Po zmianie stron Stilon szybko podwyższył wynik. W 51. minucie gorzowianie wyprowadzili piłkę spod własnego pola karnego serią podań, czym kompletnie rozbili szeregi obronne Odry. Piłkę ostatecznie przejął Jakub Kaniewski, który zdecydował się na przebojową akcję indywidualną. Skrzydłowy Stilonu zostawił za swoimi plecami kilku rywali, a po wbiegnięciu w pole karne oddał strzał lewą nogą w kierunku dalszego słupka gospodarzy. Uderzenie to nie było mocne, ale bardzo precyzyjne, więc piłka zakończyła swój lot w siatce. Kilka minut później goście trafili po raz trzeci. Akcję zapoczątkował Czajor, który zmuszony był do interwencji po strzale Miłosza Jóźwiaka. Stilon z opałów błyskawicznie wyszedł z kontratakiem, a piłkę na środku boiska otrzymał Olaf Nowak. Skrzydłowy miał przed sobą autostradę w kierunku bramki bytomian i z okazji tej bezwzględnie skorzystał. Dynamiczne wejście w pole karne zakończyło się pewnym strzałem tuż obok interweniującego Oliwiera Zdziebłka. Utrata trzeciego gola nie podłamała Odry. Gospodarze momentalnie zaczęła zaciekle atakować, przez co Czajor miał ręce pełne roboty. W 68. minucie miejscowi dopięli swego - rzut rożny z lewej strony na gola zamienił strzałem głową Bartosz Jabłonka. Dziesięć minut później Odra wyprowadziła drugi mocny cios i złapała kontakt. Dośrodkowanie z głębi pola zakończyło się serią zagrań głową, które ostatecznie dotarło do Kacpra Koppenhagena. Pomocnik Odry bardzo ładnie wyskoczyło do nadlatującej futbolówki i silnym strzałem pokonał Czajora. W ostatnich minutach bytomianie zaciekle atakowali i szukali bramki wyrównującej. Stilon w tym czasie bronił się na wszelkie sposoby i często nie wychodził nawet z własnego pola karnego. Pościg gospodarzy zakończył Nowak, który w 87. minucie podwyższył prowadzenie gorzowian po tym jak otrzymał piłkę przed szesnastką Odry i oddał mocny strzał w środek bramki. W sytuacji tej Zdziebłko popełnił błąd, gdyż przepuścił piłkę pod ręką. Tym akcentem zakończył się pojedynek Odry ze Stilonem, który obfitował w bramki i zwroty akcji.

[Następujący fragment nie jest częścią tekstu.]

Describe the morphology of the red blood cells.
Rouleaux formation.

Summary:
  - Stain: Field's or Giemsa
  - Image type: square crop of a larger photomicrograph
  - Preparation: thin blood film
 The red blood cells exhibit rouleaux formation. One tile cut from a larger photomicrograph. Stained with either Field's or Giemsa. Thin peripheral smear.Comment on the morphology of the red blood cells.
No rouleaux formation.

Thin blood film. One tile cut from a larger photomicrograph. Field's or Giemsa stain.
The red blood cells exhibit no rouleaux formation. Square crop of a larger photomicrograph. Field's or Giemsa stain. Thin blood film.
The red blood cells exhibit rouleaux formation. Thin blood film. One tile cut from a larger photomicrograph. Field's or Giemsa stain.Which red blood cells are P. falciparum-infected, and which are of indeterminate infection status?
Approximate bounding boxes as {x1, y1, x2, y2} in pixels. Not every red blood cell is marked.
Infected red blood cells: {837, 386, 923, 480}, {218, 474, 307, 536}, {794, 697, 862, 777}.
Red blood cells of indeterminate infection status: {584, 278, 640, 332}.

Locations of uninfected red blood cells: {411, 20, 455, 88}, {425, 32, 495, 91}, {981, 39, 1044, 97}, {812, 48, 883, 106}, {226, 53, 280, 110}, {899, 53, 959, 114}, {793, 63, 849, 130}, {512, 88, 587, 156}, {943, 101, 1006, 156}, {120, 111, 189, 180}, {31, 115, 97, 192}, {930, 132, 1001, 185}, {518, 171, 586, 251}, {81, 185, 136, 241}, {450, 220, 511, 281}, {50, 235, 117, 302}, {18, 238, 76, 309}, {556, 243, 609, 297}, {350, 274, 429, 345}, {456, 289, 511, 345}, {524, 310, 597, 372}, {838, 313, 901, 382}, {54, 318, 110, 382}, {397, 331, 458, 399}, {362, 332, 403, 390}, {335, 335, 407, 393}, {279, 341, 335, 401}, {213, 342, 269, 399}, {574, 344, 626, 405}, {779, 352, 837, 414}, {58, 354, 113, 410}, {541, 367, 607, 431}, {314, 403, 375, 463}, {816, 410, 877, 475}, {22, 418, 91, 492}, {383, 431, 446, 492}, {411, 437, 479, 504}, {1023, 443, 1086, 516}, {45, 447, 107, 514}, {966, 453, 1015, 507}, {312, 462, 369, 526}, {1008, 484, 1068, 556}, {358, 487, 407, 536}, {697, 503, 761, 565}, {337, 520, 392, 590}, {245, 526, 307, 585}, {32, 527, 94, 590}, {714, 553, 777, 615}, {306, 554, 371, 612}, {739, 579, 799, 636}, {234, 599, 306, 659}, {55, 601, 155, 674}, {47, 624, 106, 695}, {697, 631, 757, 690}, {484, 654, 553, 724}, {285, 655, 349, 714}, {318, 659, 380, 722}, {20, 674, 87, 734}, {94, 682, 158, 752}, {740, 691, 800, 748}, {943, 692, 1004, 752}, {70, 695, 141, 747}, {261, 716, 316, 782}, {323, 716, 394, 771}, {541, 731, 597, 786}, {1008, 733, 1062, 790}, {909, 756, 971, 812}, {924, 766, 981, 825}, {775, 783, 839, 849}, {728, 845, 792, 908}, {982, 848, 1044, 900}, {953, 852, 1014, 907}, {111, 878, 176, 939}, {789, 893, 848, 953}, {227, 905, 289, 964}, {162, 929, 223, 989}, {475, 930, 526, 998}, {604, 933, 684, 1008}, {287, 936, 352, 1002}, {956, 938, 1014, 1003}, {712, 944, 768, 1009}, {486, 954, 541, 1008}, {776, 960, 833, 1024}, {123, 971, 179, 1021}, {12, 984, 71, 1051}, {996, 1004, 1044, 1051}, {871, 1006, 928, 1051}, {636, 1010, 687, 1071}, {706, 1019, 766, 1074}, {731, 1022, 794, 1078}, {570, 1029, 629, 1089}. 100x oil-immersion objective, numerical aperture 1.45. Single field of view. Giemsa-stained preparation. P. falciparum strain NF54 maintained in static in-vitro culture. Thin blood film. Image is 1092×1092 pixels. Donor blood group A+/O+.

W kolejnej serii gier niebiesko-biali pojadą do Słubic na starcie z miejscową Polonią.
Wyniki pozostałych meczów kolejki:
Unia Turza Śląska 0:5 Carina Gubin
Karkonosze Jelenia Góra 1:0 Pniówek Pawłowice
MKS Kluczbork 2:0 Stal Brzeg
Górnik II Zabrze 1:0 LKS Goczałkowice
Górnik Polkowice 0:2 Miedź II Legnica
Śląsk II Wrocław 3:2 Ślęza Wrocław
Podlesianka Katowice 5:1 Polonia Słubice
Aktualna tabela III ligi.
Drużyna | Mecze | Punkty | Bramki | |
1. | Śląsk II Wrocław | 28 | 64 | 65-23 |
2. | Miedź II Legnica | 28 | 55 | 59-35 |
3. | MKS Kluczbork | 28 | 54 | 51-21 |
4. | Carina Gubin | 28 | 52 | 51-30 |
5. | Warta Gorzów Wielkopolski | 28 | 48 | 47-34 |
6. | Karkonosze Jelenia Góra | 28 | 47 | 37-32 |
7. | Lechia Zielona Góra | 28 | 46 | 46-29 |
8. | LKS Goczałkowice Zdrój | 28 | 43 | 39-30 |
9. | Górnik II Zabrze | 28 | 40 | 49-37 |
10. | Ślęza Wrocław | 28 | 40 | 46-40 |
11. | Pniówek Pawłowice | 28 | 40 | 36-50 |
12. | KS Stilon Gorzów Wielkopolski | 28 | 37 | 34-40 |
13. | Górnik Polkowice | 28 | 35 | 35-39 |
14. | Podlesianka Katowice | 28 | 33 | 43-47 |
15. | Odra Bytom Odrzański | 28 | 25 | 32-62 |
16. | Unia Turza Śląska | 28 | 21 | 26-57 |
17. | Stal Brzeg | 28 | 13 | 21-51 |
18. | Polonia Słubice | 28 | 5 | 15-75 |
Do II ligi bezpośredni awans uzyska najlepsza drużyna, a wicemistrz zagra w barażach o promocję do wyższej klasy rozgrywkowej. Z ligą pożegnają się przynajmniej trzy najsłabsze zespoły.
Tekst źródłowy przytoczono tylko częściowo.